Catastrophic damage will occur: Well-built framed homes can sustain severe damage with loss of most of the roof structure and/or some exterior walls. Most trees will be snapped or uprooted and power poles downed. Fallen trees and power poles will isolate residential areas. Power outages will last weeks to possibly months. Most of the area will be uninhabitable for weeks or months.

5
(major)

157 mph or higher
137 kt or higher
252 km/h or higher

Catastrophic damage will occur: A high percentage of framed homes will be destroyed, with total roof failure and wall collapse. Fallen trees and power poles will isolate residential areas. Power outages will last for weeks to possibly months. Most of the area will be uninhabitable for weeks or months.

Hurricanes originate in the Atlantic basin, which includes the Atlantic Ocean, Caribbean Sea, and Gulf of Mexico, the eastern North Pacific Ocean, and, less frequently, the central North Pacific Ocean. A six-year rotating list of names, updated and maintained by the World Meteorological Organization, is used to identify these storms.

“Hurricane Season” begins on June 1 and ends on November 30, although hurricanes can, and have, occurred outside of this time frame. NOAA’s National Hurricane Center predicts and tracks these massive storm systems, which occur, on average, 12 times a year in the Atlantic basin.

As a world leader in hurricane research, NOAA strives to understand the mechanics of these complex storms in order to protect people, property, commerce, and natural resources.

In Mexico The National Meteorological Service (NMS) is the agency in charge of providing information on the weather at national and local levels in our country.

The National Meteorological Service depends on the National Water Commission (CONAGUA), which is part of the Ministry of the Environment and Natural Resources (SEMARNAT).

The NMS objectives focus on the continuous monitoring of the atmosphere to identify meteorological phenomena that can affect different economic activities and above all cause the loss of human lives. The NMS also collects national climatological information.

  • Its main functions are:
    Keep the National Civil Protection System informed of weather conditions that may affect the population and its economic activities.

    Disseminate to the public bulletins and warnings of weather conditions, especially during the cyclone season, which runs from May to November.
  • Provide the public with weather and climate information.
  • To carry out climatological or meteorological studies.
  • Concentrate, review, purify and order the information, generating the National Bank of Climatological Data, for public consultation.
  • To carry out its objectives, the National Meteorological Service has a network of the following observation infrastructure
  •  Surface synoptic network, composed of 79 meteorological observatories, whose functions are the observation and transmission in real time of information on atmospheric conditions.

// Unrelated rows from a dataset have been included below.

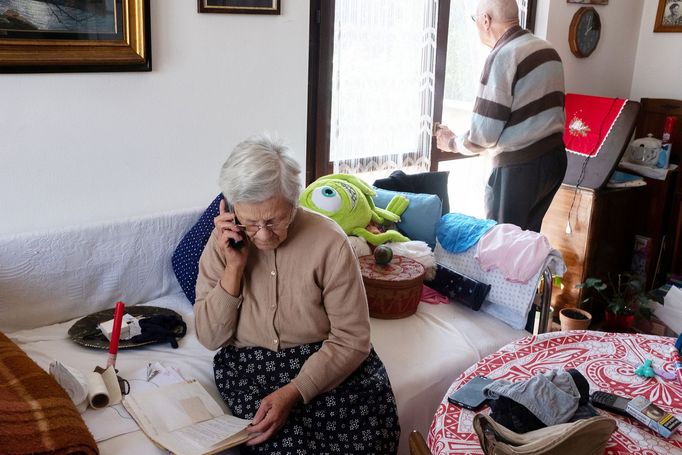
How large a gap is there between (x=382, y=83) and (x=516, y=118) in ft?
2.00

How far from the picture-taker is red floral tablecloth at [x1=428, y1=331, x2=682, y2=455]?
50.7 inches

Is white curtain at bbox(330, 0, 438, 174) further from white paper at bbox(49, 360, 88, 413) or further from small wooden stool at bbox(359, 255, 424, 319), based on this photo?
white paper at bbox(49, 360, 88, 413)

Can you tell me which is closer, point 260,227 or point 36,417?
point 36,417

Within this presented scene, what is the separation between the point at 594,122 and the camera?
3.41 meters

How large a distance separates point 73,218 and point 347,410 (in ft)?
3.90

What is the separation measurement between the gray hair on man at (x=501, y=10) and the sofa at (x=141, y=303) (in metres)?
1.24

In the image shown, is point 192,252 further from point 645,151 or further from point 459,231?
point 645,151

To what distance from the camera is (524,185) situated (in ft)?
9.35

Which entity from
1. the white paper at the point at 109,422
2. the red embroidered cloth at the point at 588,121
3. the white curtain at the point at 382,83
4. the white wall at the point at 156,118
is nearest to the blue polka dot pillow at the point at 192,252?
the white wall at the point at 156,118

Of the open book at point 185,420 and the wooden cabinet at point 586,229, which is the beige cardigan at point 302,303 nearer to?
the open book at point 185,420

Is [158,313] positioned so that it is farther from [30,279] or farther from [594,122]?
[594,122]

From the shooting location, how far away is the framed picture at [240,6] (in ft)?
7.60

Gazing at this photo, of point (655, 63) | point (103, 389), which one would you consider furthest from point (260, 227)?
point (655, 63)

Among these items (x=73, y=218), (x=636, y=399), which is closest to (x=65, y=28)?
(x=73, y=218)
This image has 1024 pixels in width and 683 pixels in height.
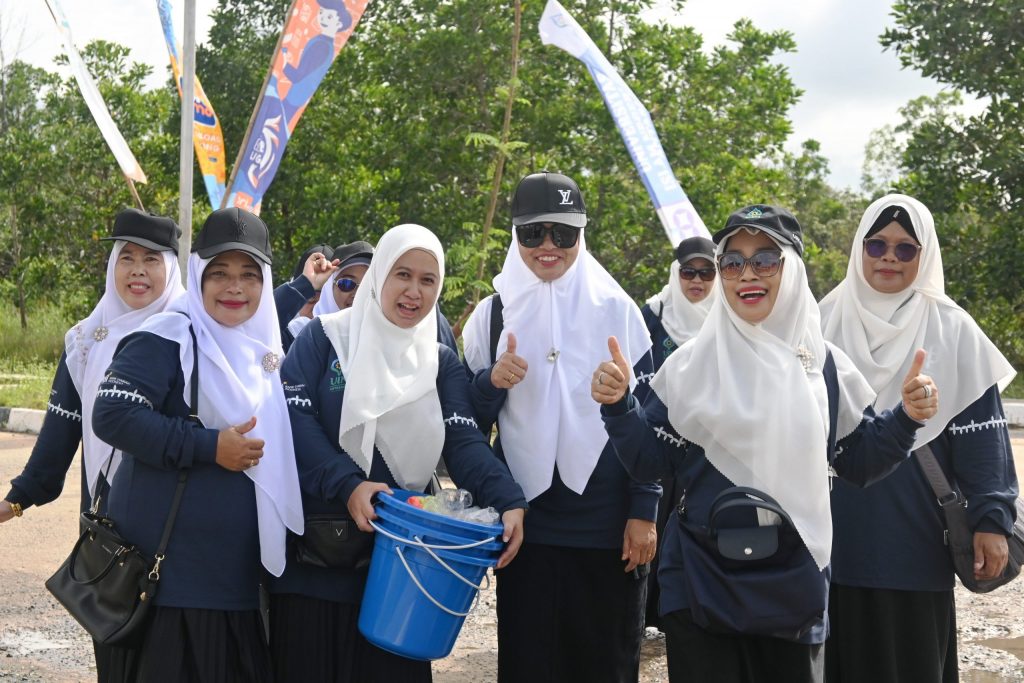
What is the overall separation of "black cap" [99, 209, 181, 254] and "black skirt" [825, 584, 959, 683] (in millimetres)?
2561

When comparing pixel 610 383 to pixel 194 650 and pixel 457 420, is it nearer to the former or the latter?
pixel 457 420

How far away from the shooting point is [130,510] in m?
3.20

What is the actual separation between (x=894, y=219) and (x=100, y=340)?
2.70 metres

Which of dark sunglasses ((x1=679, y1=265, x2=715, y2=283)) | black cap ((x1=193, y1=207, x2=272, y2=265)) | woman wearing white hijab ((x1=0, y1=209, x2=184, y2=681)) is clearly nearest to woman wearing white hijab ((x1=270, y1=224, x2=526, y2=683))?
black cap ((x1=193, y1=207, x2=272, y2=265))

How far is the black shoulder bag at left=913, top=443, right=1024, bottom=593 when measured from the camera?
345 centimetres

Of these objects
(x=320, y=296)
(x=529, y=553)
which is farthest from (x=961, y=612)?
(x=320, y=296)

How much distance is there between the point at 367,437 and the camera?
11.1 feet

Altitude synoptic network. It consists of 16 radiosonde stations; whose function is to observe the upper layers of the atmosphere. Each station performs pressure, temperature, humidity, and wind measurements, employing a balloon probe that is raised twice a day.

Network of 13 meteorological radars distributed in the National Territory. This network began operating in 1993 and provides continuous information received at the National Meteorological Service, via satellite. The radars make it possible to detect the evolution of cloud systems. This makes it possible to know the intensity of precipitation (rain, hail or snow), the height and density of clouds and their movement, as well as wind speed and direction, within a maximum radius of 480 km around each radar. The current network of twelve radars covers almost the entire national territory.

Earth station receiving images from the GOES-8 weather satellite; With this station, images are received every 30 minutes from five different bands: one visible, three infrared and one water vapor band. Each image covers meteorological region number IV, which covers Mexico, Canada, United States, the Caribbean and Central America. Besides, every three hours, one infrared and one water vapor image are received covering the entire American continent.